* Texto dado
· · · · ·

La tragedia del barro
Una semana después de que una lengua de tierra cayera sobre Freetown, se sigue cavando para enterrar a los 400 muertos o buscar a los 600 desaparecidos
De nuevo se sumergirán bajo la tierra. Quizás sin que sus padres o hijos o hermanos hayan visto que llegaron a salir de ella. Antes del amanecer —era lunes— una lengua de barro se deslizó de la montaña de azúcar. Así se llama, Pan de Azúcar (Sugar Loaf), el cerro cuya cima se desprendió un lunes de mediados de agosto, abatido por las fuertes lluvias sierraleonesas, cubriendo barrios, calles y hogares; atrapando centenares de sueños, males y deseos, de los que aún dormían. Y así murieron, colectivamente, algunos bajo un techo de lata, otros bajo una casa recién construida desordenadamente.
A 400 ya les han sacado del lodo, muertos, y los hoyos se preparan para acogerlos en el llamado cementerio del ébola. Está en Waterloo, a las afueras de Freetown, esa capital que nació de esclavos afroamericanos liberados, ahora convertida en marisma de fango.

· · · · ·

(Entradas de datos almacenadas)
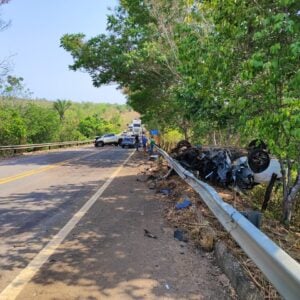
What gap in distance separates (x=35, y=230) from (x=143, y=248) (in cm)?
206

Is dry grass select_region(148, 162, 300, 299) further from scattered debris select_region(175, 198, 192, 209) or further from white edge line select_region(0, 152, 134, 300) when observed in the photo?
white edge line select_region(0, 152, 134, 300)

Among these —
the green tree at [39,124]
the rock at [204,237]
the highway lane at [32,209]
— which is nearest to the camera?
the highway lane at [32,209]

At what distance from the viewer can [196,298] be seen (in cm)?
440

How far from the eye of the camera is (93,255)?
584 cm

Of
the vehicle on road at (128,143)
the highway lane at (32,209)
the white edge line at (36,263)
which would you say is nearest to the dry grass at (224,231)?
the white edge line at (36,263)

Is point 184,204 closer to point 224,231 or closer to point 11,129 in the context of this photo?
point 224,231

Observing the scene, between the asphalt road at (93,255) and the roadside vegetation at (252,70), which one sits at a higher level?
the roadside vegetation at (252,70)

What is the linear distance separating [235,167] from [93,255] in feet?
23.6

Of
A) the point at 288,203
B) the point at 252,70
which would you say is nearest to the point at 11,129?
the point at 288,203

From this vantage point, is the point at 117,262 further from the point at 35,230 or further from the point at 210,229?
the point at 35,230

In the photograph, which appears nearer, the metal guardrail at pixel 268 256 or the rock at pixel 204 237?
the metal guardrail at pixel 268 256

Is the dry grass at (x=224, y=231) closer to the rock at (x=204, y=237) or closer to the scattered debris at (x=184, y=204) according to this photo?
the rock at (x=204, y=237)

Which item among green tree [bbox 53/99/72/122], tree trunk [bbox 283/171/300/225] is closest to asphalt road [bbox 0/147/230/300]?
tree trunk [bbox 283/171/300/225]

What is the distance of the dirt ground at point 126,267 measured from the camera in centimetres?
453
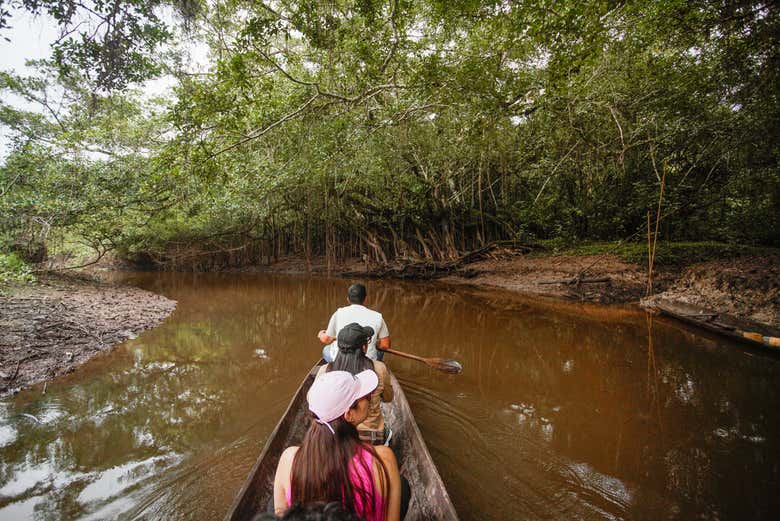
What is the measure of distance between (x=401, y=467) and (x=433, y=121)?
31.1 feet

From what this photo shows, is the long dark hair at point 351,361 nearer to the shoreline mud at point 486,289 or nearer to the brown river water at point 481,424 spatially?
the brown river water at point 481,424

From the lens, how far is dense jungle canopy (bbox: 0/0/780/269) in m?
4.63

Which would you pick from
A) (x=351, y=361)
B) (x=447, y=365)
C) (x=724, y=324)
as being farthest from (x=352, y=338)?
(x=724, y=324)

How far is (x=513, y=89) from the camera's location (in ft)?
20.1

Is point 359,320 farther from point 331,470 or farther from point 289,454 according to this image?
point 331,470

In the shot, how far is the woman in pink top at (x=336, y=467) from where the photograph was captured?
3.99ft

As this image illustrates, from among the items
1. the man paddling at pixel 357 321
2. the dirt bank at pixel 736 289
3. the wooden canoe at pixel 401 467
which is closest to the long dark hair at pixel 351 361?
the wooden canoe at pixel 401 467

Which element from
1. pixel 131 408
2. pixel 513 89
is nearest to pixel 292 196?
pixel 513 89

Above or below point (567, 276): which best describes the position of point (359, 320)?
above

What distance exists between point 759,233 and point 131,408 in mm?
13826

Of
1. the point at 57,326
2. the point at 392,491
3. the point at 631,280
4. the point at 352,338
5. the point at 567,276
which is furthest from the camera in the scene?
the point at 567,276

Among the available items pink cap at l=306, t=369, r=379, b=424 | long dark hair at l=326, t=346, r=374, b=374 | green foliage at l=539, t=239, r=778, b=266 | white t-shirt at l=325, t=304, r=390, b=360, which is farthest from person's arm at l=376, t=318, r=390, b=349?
green foliage at l=539, t=239, r=778, b=266

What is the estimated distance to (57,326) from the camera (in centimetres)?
566

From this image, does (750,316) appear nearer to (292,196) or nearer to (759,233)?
(759,233)
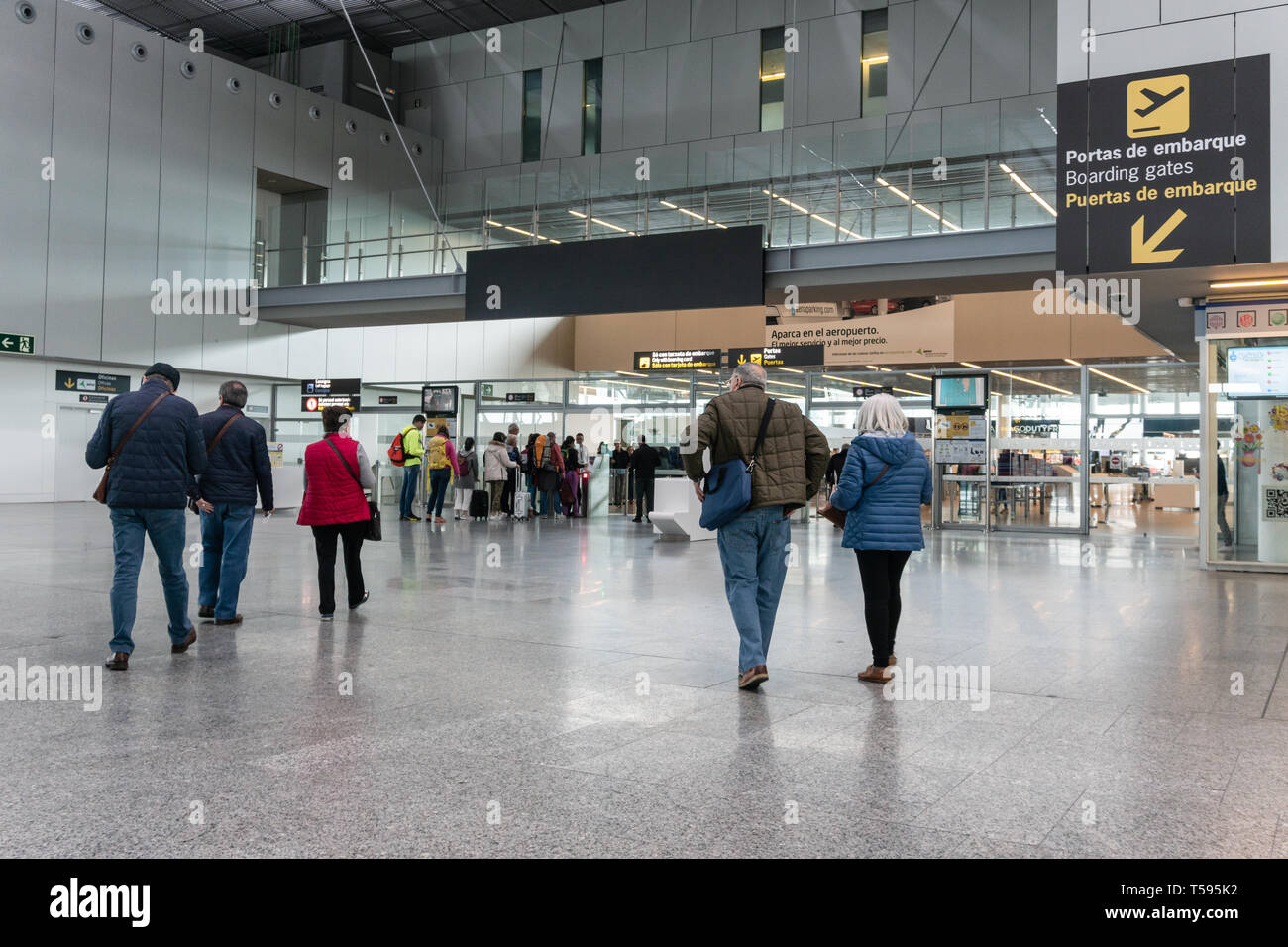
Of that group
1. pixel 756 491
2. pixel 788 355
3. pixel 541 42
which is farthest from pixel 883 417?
pixel 541 42

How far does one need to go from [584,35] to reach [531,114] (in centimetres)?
255

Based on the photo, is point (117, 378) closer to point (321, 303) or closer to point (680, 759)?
point (321, 303)

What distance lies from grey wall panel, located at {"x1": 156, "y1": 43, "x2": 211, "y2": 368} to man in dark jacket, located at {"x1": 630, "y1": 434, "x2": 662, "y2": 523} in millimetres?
10857

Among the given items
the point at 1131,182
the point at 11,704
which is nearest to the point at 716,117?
the point at 1131,182

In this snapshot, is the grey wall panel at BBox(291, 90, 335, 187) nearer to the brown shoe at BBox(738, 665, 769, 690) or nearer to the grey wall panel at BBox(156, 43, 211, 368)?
the grey wall panel at BBox(156, 43, 211, 368)

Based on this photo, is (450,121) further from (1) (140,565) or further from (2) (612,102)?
(1) (140,565)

· · · · ·

* Actividades
[1] Transcribe del texto sobre el alud de barro en Freetown el fragmento que empieza en "La tragedia del" y termina en "recién construida desordenadamente.".
[2] En una a tres oraciones, explica por qué se desprendió la cima del cerro Pan de Azúcar, según el texto sobre el alud de barro en Freetown.

* Soluciones
[1]
La tragedia del barro
Una semana después de que una lengua de tierra cayera sobre Freetown, se sigue cavando para enterrar a los 400 muertos o buscar a los 600 desaparecidos
De nuevo se sumergirán bajo la tierra. Quizás sin que sus padres o hijos o hermanos hayan visto que llegaron a salir de ella. Antes del amanecer —era lunes— una lengua de barro se deslizó de la montaña de azúcar. Así se llama, Pan de Azúcar (Sugar Loaf), el cerro cuya cima se desprendió un lunes de mediados de agosto, abatido por las fuertes lluvias sierraleonesas, cubriendo barrios, calles y hogares; atrapando centenares de sueños, males y deseos, de los que aún dormían. Y así murieron, colectivamente, algunos bajo un techo de lata, otros bajo una casa recién construida desordenadamente.

[2] La cima del cerro Pan de Azúcar se desprendió porque las fuertes lluvias sierraleonesas la abatieron.